> DATA FOR PROCESSING:
##########

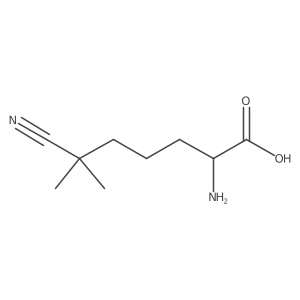 2154786-07-7 structure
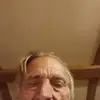 Bob Nichols - @bob.nichols1 - TikTok
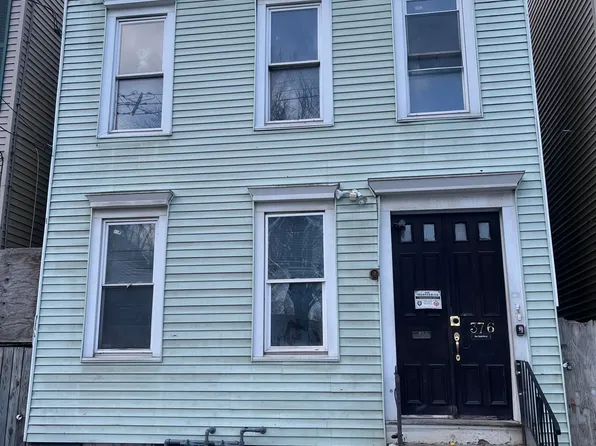 376 1st Street, Albany, NY 12206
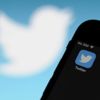 Sosyal medya platformu Twitter, video ve fotoğraf paylaşımını kolaylaştırmak için çalışıyor Sosyal medya platformu Twitter, video ve fotoğraf paylaşımını kolaylaştırmak için çalışıyor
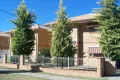 Property photo of 12/4 Dover Street Moree NSW 2400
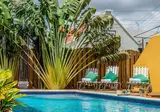 Bario Hotel foto 15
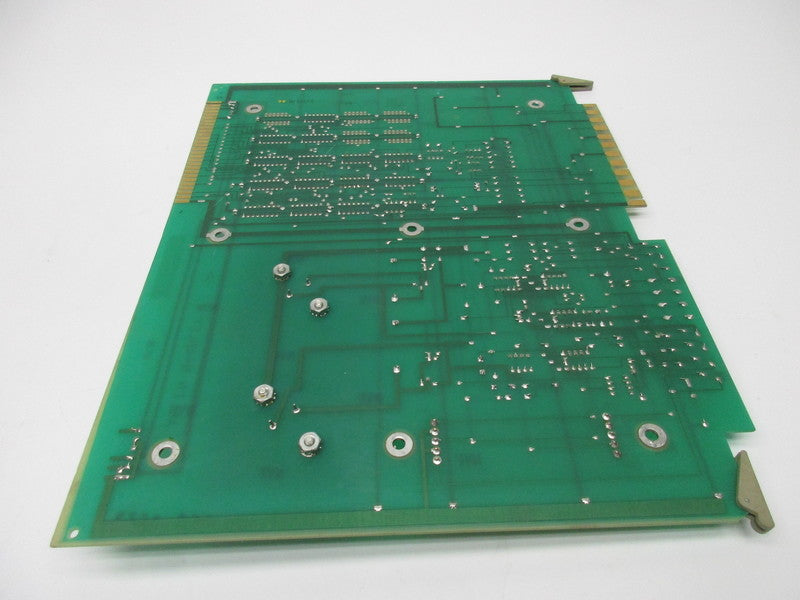 INDUSTRIAL SPARE PART 634303B-90 (AS PICTURED) UNMP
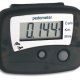 TFA-Dostmann 42.2003 pedometro 2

##########

> WHAT IS NEEDED:
Reproduce the text of each item above word for word, leaving out the pictures.

> TASK OUTPUT:
 2154786-07-7 structure
 Bob Nichols - @bob.nichols1 - TikTok
 376 1st Street, Albany, NY 12206
 Sosyal medya platformu Twitter, video ve fotoğraf paylaşımını kolaylaştırmak için çalışıyor Sosyal medya platformu Twitter, video ve fotoğraf paylaşımını kolaylaştırmak için çalışıyor
 Property photo of 12/4 Dover Street Moree NSW 2400
 Bario Hotel foto 15
 INDUSTRIAL SPARE PART 634303B-90 (AS PICTURED) UNMP
 TFA-Dostmann 42.2003 pedometro 2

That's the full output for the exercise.